#### Task brief
In the entries below, find the lines that contain the word "rect" and copy them.

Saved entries
******************************

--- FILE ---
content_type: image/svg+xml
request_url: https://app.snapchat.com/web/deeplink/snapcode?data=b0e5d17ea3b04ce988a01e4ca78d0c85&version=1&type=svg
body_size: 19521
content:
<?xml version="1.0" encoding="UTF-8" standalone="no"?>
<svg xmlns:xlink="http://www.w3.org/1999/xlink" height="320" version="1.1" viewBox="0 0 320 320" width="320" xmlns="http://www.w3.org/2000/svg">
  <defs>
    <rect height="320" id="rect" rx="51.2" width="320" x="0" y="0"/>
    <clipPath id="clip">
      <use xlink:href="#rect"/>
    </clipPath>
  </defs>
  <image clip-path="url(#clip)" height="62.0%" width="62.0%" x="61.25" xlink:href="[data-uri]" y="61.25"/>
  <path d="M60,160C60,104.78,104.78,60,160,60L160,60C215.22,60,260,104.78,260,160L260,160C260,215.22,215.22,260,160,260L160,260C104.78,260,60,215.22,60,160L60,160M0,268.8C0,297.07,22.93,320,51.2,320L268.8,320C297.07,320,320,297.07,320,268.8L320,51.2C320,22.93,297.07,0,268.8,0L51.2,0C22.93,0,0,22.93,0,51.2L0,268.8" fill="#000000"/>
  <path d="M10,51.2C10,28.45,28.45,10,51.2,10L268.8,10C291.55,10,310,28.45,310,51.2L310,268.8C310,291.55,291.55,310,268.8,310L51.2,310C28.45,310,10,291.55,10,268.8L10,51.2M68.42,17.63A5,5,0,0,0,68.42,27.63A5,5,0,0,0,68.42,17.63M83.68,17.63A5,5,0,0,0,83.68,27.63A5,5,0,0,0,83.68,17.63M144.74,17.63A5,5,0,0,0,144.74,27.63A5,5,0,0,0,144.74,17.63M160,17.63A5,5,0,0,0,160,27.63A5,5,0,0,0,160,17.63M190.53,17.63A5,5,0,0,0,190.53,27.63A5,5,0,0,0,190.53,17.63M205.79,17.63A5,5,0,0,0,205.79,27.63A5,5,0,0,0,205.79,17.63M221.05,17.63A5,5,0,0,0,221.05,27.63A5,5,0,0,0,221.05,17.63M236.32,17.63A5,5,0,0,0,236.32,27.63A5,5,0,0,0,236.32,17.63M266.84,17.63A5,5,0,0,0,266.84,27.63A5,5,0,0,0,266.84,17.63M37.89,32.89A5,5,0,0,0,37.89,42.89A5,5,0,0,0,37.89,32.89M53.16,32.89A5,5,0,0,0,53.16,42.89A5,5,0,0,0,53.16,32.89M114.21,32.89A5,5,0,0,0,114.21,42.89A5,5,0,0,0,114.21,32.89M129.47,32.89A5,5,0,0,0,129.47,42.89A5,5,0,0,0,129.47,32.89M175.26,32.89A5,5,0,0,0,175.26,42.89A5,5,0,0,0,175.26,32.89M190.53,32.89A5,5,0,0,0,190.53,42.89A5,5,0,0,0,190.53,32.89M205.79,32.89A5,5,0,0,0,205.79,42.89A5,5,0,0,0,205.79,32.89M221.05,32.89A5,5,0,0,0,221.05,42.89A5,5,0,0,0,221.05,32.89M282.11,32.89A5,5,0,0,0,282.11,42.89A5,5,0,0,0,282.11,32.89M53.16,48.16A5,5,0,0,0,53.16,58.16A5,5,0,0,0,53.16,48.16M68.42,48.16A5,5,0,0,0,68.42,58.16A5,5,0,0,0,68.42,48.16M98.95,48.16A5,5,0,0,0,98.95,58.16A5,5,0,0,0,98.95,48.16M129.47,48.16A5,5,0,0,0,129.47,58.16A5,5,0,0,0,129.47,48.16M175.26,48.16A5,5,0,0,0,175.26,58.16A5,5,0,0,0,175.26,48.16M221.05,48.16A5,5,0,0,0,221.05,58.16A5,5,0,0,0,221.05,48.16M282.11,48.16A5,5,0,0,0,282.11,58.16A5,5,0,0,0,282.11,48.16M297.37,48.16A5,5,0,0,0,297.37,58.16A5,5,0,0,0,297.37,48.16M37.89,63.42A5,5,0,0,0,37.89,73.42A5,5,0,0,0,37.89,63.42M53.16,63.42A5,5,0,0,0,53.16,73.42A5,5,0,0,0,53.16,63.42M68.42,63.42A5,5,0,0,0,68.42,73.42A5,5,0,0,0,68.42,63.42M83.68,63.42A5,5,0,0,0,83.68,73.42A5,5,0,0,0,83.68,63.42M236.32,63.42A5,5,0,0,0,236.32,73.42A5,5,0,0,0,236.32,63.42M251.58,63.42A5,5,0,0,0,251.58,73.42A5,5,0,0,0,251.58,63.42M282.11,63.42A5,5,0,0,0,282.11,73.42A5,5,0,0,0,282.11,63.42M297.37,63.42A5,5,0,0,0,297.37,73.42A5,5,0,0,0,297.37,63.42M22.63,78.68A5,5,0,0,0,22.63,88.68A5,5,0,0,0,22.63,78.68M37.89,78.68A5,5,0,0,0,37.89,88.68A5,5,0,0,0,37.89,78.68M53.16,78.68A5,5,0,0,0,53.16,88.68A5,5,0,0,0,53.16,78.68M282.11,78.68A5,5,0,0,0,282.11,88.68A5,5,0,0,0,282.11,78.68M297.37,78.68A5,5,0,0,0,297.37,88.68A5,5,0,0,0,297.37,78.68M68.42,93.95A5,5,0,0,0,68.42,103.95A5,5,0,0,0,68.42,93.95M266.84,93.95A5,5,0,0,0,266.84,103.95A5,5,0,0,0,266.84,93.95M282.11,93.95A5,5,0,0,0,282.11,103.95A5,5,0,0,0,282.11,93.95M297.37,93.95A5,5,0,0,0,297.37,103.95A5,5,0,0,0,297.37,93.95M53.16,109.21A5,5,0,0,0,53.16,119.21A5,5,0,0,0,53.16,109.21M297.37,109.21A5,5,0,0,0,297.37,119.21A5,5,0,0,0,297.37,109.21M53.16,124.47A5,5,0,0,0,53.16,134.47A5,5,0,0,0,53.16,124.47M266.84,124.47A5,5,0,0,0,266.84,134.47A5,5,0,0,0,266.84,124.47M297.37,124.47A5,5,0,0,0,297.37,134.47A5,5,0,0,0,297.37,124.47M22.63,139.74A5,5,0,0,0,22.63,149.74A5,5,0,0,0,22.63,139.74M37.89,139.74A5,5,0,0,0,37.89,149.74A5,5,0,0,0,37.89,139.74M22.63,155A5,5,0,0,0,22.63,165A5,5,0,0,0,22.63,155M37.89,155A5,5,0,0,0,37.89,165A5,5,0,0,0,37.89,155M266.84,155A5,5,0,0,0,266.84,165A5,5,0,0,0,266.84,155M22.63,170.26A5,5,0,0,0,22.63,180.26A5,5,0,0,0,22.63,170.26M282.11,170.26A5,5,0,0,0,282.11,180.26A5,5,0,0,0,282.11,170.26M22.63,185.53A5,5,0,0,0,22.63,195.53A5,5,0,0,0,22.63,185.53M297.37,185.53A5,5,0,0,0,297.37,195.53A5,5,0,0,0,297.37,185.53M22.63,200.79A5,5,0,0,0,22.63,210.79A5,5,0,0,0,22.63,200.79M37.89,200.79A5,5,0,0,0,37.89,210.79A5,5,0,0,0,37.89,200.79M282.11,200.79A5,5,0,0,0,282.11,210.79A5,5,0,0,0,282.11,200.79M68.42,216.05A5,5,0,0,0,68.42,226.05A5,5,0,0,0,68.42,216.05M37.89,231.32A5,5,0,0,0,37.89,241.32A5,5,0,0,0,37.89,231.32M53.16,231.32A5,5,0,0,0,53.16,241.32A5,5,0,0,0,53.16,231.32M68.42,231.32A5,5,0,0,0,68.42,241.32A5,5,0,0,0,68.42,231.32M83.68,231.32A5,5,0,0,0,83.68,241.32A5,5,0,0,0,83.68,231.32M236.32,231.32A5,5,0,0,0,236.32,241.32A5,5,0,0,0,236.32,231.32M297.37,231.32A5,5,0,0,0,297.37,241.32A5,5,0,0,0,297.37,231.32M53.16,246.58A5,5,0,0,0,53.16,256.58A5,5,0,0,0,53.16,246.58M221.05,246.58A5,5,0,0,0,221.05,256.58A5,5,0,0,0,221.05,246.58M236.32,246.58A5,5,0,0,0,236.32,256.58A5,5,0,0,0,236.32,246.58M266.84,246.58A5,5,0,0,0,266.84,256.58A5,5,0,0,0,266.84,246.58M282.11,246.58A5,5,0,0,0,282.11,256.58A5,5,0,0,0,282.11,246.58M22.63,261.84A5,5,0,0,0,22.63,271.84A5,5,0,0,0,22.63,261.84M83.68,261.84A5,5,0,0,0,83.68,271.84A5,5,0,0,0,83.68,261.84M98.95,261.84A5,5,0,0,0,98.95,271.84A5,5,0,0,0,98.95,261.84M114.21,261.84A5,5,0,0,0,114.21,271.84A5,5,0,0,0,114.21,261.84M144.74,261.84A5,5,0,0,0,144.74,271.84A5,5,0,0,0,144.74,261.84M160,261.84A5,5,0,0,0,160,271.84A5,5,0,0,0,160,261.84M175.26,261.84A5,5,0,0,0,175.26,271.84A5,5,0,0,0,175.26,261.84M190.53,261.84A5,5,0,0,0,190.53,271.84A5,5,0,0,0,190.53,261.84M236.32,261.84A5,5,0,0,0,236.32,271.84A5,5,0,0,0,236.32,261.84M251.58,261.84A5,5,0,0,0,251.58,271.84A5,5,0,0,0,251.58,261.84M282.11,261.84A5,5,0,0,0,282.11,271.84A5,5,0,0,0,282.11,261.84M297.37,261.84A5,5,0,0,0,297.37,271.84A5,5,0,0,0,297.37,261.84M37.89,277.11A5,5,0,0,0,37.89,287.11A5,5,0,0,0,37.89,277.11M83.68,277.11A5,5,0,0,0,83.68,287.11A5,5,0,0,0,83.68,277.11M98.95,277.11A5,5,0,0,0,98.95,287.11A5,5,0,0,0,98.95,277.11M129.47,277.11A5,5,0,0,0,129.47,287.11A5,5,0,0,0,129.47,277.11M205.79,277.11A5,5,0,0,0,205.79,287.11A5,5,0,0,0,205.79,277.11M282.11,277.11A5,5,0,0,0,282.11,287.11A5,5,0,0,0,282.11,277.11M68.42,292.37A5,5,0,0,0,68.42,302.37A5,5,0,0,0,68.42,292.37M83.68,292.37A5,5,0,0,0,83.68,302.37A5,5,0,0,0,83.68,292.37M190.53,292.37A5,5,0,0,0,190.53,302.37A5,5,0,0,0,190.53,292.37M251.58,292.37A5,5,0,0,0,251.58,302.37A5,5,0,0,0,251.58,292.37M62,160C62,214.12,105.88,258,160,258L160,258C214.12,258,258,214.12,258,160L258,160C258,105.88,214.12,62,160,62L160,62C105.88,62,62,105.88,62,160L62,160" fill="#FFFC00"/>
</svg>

******************************

#### Answer for this exercise
    <rect height="320" id="rect" rx="51.2" width="320" x="0" y="0"/>
      <use xlink:href="#rect"/>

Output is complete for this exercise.